I guess this will be the first entry of what I’m going to call my blog. Or a weblog, if you prefer.
I have been wanting to start a blog for a long time. I just never had a place (nor time, which I currently actually don’t have, but shhh) to keep it. I guess this is it.
Anyway, what pushed me over the edge was this: I was browsing StackExchange while I was talking to someone about my vim
configuration. I had :set list
on while sending the screenshot, and well. They asked about my “underscores”. I use ␣
(U+2423) for visual spaces.
I tripped over an answer which I had to comment on. They called the hyphens in the url for DASHES. Who… in… their… right… mind!? Hyphens are NOT dashes!

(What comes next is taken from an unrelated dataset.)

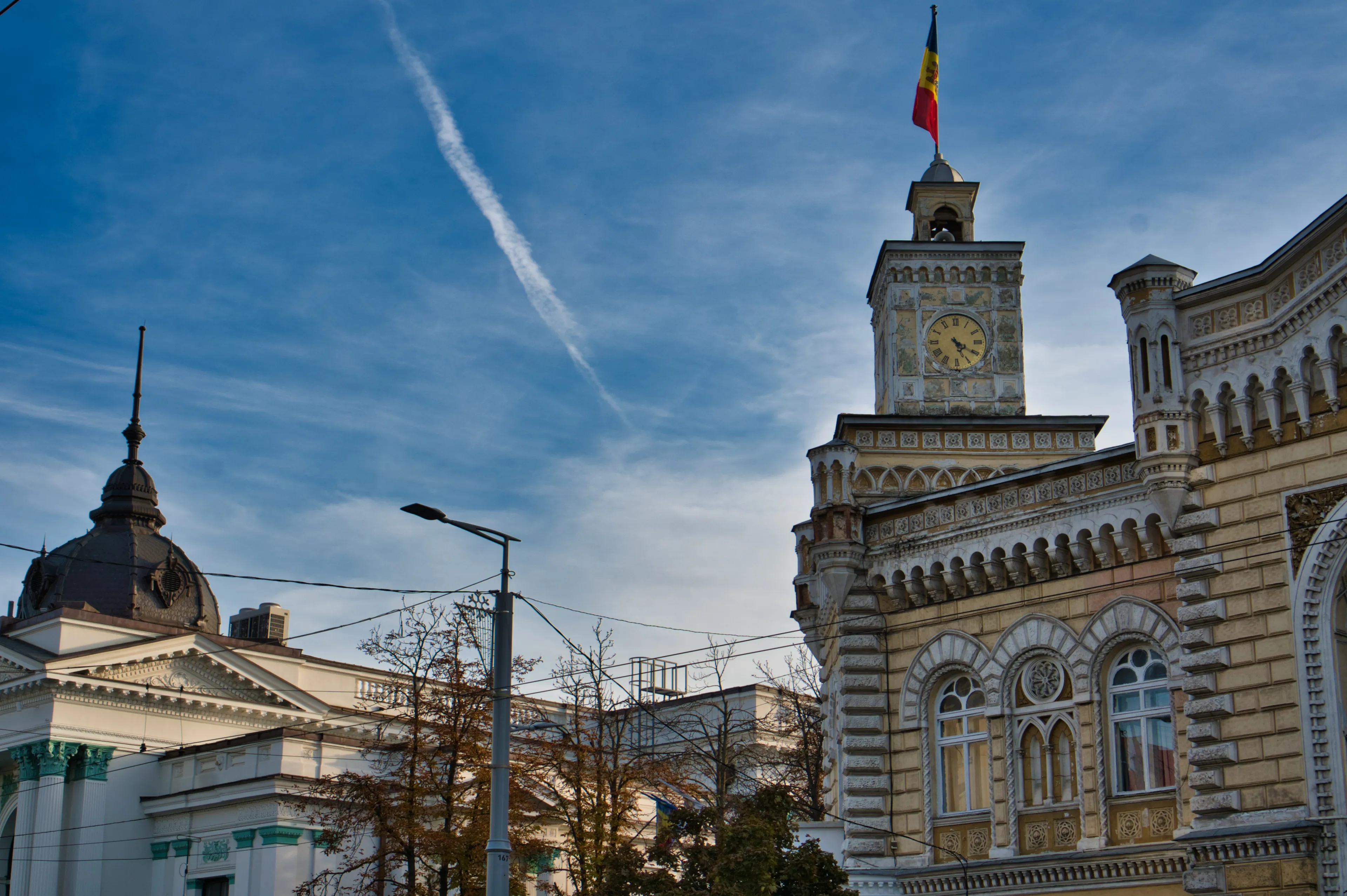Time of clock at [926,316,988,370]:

Apparently, there are a bunch of well defined dashes.
xpath -q -e "//char[@Dash='Y']/@*[name()='cp' or name()='na']" ucd.all.flat.xml | sed -E 's/"|^ |na=//g' | sed 's/cp=/U+/g' | paste -d ':\t' - /dev/null -
U+002D: HYPHEN-MINUS
U+058A: ARMENIAN HYPHEN
U+05BE: HEBREW PUNCTUATION MAQAF
U+1400: CANADIAN SYLLABICS HYPHEN
U+1806: MONGOLIAN TODO SOFT HYPHEN
U+2010: HYPHEN
U+2011: NON-BREAKING HYPHEN
U+2012: FIGURE DASH
U+2013: EN DASH
U+2014: EM DASH
U+2015: HORIZONTAL BAR
U+2053: SWUNG DASH
U+207B: SUPERSCRIPT MINUS
U+208B: SUBSCRIPT MINUS
U+2212: MINUS SIGN
U+2E17: DOUBLE OBLIQUE HYPHEN
U+2E1A: HYPHEN WITH DIAERESIS
U+301C: WAVE DASH
U+3030: WAVY DASH
U+30A0: KATAKANA-HIRAGANA DOUBLE HYPHEN
U+FE31: PRESENTATION FORM FOR VERTICAL EM DASH
U+FE32: PRESENTATION FORM FOR VERTICAL EN DASH
U+FE58: SMALL EM DASH
U+FE63: SMALL HYPHEN-MINUS
U+FF0D: FULLWIDTH HYPHEN-MINUS
I… am… disgusted. Hyphens are dephined¹ as dashes in Unicode.

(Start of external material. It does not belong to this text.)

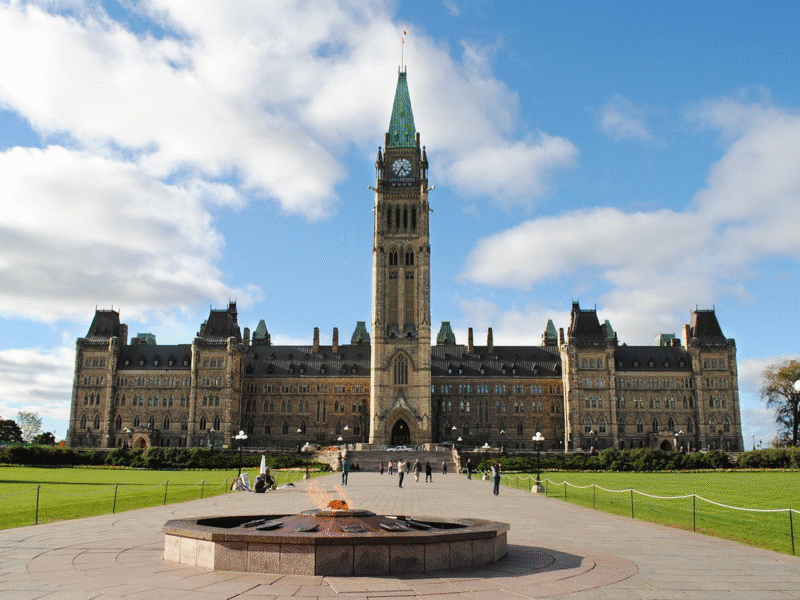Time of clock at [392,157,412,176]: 4:35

Nevertheless, I decided to look at the differences between dashes and hyphens according to the Unicode Consortium. There are no dashes in the Unihan dataset, unsurprisingly, but there are 25 of them in the standard set. Same applies for the following on hyphens, except we have 28 in total.
xpath -q -e "//char[@Hyphen='Y' or @Dash='Y']/@*[name()='cp' or name()='na' or name()='Hyphen' or name()='Dash']" ucd.all.flat.xml | sed -E 's/"|^ |na=//g' | sed 's/cp=/U+/g' | sed -z 's/\n/:/g' | sed 's/U+/\nU+/g' | sed -E 's/Dash=N|Hyphen=N//g' | column -t -s:
Call me out on excessively long Bash commands. You’ll get used to it.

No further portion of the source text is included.